A major critic of the agency is Santa Monica-based nonprofit Consumer Watchdog, which released a report this year accusing the DTSC of lax oversight of hazardous waste and failure to protect public health. Liza Tucker, an advocate at Consumer Watchdog who authored the report, welcomed the state agency's decision to shut down Exide but asked: "Why did the DTSC let this go on for decades?"

"There's no excuse for it. They knew quite a lot about the problems at the facility; it wasn't news to them," Tucker said.

The Exide plant was the last site in the state to still be operating without a full DTSC-issued hazardous waste permit as required by the 1976 Resource Conservation and Recovery Act.

The agency has worked for the past two years to accelerate its review and cleanup at the site and it ordered the plant to close once it had the evidence it posed an unacceptable public health risk, according to a statement from DTSC Director Debbie Raphael when she announced the closure last week.

"With more than 30 million cars in California, we clearly need an effective method of recycling the millions of used automotive batteries that are generated each year," Raphael said. "Placing these batteries in a landfill wastes an important resource and can pose significant risks if not handled properly.

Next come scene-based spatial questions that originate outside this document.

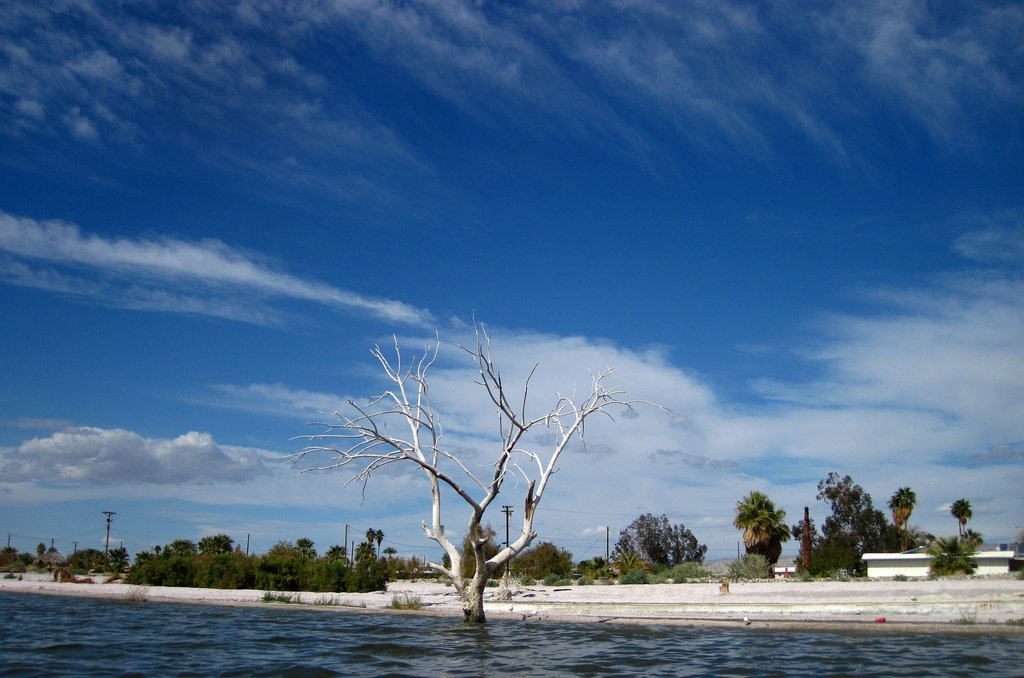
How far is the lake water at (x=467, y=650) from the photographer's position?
45.5ft

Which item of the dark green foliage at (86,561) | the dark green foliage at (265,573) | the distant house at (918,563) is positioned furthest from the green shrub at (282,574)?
the dark green foliage at (86,561)

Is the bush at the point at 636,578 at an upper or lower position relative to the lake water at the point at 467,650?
lower

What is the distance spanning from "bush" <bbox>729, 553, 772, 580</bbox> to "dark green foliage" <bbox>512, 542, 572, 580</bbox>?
39.4 feet

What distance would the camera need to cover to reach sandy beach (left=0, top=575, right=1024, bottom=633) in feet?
63.1

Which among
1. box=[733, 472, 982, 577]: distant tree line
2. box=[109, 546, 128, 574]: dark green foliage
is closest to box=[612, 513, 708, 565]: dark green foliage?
box=[733, 472, 982, 577]: distant tree line

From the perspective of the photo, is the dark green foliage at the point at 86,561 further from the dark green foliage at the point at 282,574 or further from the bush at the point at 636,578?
the bush at the point at 636,578

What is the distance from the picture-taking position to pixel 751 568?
1583 inches

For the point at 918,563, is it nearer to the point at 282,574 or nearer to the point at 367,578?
the point at 367,578

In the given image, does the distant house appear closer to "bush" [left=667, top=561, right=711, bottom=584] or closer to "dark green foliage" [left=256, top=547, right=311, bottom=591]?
"bush" [left=667, top=561, right=711, bottom=584]

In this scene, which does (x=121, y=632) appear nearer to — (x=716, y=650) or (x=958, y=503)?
(x=716, y=650)

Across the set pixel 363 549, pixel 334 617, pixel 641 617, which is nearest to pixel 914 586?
pixel 641 617

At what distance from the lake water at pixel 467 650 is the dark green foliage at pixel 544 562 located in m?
27.1

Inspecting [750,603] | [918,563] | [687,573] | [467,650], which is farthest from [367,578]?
[918,563]

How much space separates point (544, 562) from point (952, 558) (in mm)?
24701
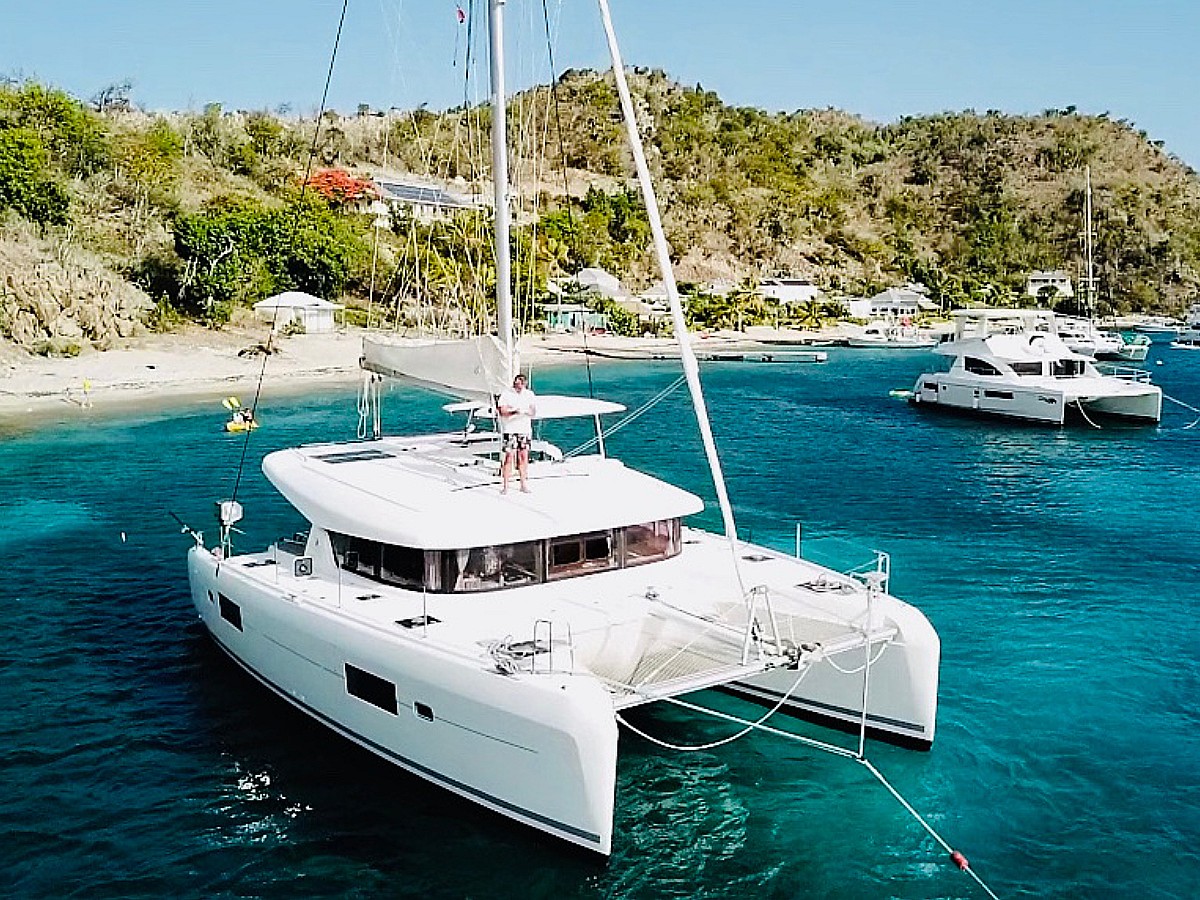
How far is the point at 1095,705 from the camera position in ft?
48.6

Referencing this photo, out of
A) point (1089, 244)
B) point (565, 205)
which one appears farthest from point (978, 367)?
point (1089, 244)

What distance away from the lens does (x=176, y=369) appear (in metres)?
49.9

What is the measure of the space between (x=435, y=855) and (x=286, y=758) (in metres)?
2.93

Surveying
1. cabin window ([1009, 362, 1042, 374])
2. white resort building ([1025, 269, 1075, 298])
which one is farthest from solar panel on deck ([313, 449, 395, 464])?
white resort building ([1025, 269, 1075, 298])

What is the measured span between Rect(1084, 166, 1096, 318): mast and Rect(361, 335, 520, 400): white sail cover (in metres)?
103

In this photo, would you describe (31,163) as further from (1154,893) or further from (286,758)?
(1154,893)

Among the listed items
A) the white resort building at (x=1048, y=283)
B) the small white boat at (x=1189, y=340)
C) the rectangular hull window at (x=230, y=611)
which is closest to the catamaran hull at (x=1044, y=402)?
the rectangular hull window at (x=230, y=611)

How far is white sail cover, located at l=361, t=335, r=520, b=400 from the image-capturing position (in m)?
14.6

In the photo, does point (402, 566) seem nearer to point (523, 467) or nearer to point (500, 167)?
point (523, 467)

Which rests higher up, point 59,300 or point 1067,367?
point 59,300

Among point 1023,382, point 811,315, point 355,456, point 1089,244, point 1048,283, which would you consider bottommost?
point 1023,382

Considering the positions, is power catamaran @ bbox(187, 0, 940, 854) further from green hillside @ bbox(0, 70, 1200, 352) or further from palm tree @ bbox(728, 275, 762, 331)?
palm tree @ bbox(728, 275, 762, 331)

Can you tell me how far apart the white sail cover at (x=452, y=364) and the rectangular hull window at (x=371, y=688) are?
14.1 feet

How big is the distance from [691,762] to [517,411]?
4.77 meters
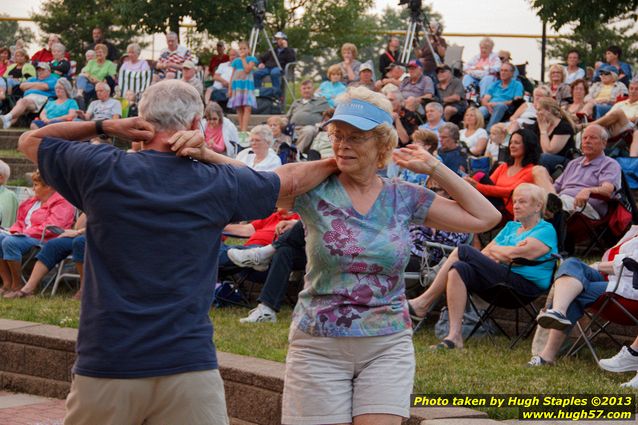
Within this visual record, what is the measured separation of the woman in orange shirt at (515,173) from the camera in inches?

But recyclers must also play by the rules."

Exide Technologies did not respond to several requests for comment. Los Angeles-based Sheppard, Mullin, Richter & Hampton LLP, which is representing Exide, also did not comment.

The pollution problems have spawned other legal headaches for the company – Los Angeles-based Glancy Binkow & Goldberg LLP filed a securities class action against Exide last month citing the pollution problems as well as the company's moves to restructure its debt. Loritz v. Exide Technologies, 13-CV-2607 (C.D. Cal., filed April 15, 2013). Other firms also have filed shareholder suits.

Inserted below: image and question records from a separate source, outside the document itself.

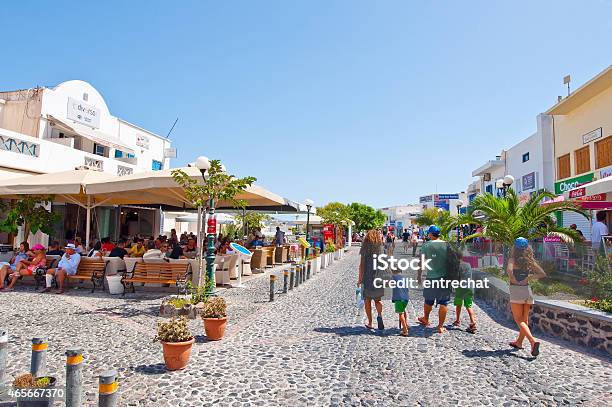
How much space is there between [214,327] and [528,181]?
23.7 metres

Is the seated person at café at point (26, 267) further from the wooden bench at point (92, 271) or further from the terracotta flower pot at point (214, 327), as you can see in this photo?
the terracotta flower pot at point (214, 327)

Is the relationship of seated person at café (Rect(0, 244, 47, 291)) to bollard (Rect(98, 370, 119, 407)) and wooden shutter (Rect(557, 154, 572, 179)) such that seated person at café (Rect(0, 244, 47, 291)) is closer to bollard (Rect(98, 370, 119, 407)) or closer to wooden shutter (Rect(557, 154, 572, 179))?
bollard (Rect(98, 370, 119, 407))

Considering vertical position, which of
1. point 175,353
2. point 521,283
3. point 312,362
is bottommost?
point 312,362

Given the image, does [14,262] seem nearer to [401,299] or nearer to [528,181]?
[401,299]

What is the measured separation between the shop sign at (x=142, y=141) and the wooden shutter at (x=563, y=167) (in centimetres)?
2395

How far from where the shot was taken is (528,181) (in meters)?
24.2

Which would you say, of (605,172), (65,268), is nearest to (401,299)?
(65,268)

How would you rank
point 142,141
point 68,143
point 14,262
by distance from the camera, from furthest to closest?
point 142,141
point 68,143
point 14,262

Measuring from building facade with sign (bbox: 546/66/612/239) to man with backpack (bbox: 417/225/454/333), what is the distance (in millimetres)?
8588

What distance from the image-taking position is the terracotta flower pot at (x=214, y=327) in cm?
550

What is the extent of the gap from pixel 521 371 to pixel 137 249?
29.7 ft

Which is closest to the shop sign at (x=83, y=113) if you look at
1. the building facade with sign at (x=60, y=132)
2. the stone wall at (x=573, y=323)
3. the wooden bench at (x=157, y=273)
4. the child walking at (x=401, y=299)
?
the building facade with sign at (x=60, y=132)

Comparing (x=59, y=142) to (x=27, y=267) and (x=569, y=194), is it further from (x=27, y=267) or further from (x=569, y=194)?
(x=569, y=194)

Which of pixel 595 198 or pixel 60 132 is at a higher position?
pixel 60 132
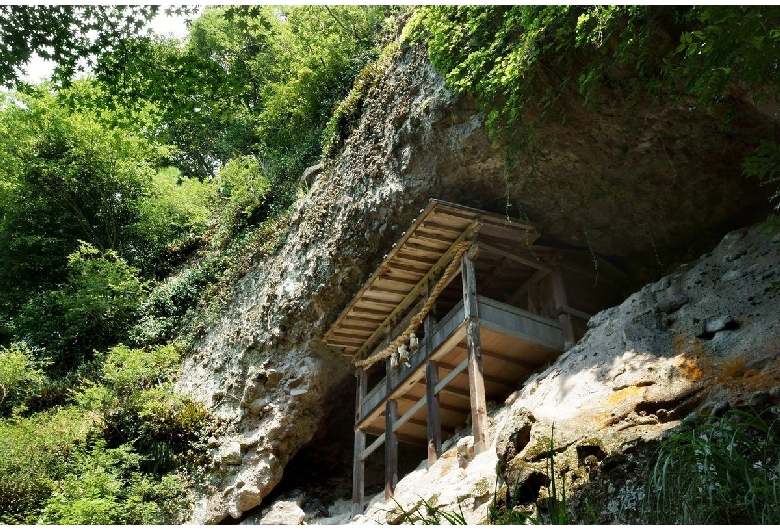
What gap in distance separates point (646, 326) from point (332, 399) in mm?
9562

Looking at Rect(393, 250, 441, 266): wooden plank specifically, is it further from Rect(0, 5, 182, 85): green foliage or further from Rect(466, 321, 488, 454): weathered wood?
Rect(0, 5, 182, 85): green foliage

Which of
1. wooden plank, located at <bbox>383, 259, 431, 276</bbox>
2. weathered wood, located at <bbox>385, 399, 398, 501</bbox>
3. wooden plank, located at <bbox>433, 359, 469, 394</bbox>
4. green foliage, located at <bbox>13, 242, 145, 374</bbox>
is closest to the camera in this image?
wooden plank, located at <bbox>433, 359, 469, 394</bbox>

Attorneys at Glancy Binkow did not return calls seeking comment but in court filings accused Exide of hiding its liabilities from shareholders and that "after the above revelations seeped into the market the company's shares were hammered by massive sales sending them down approximately 46 percent, eviscerating more than $90 billion in market capitalization." The stock price has dropped further since then.

The Los Angeles city attorney's office is also looking into potential legal action against Exide at the request of Jose Huizar, a city councilman who represents parts of Los Angeles near the Exide plant.

City Attorney Carmen Trutanich said his office is investigating what legal remedies it can pursue, including possibly bringing claims under the state's toxics warning law, Proposition 65. That law requires businesses to notify the public if they could be exposed to unsafe levels of chemicals that cause cancer or reproductive harm.

"I want to make sure that Prop 65 is not our only remedy," he said, "because the danger to the public is not just Prop 65."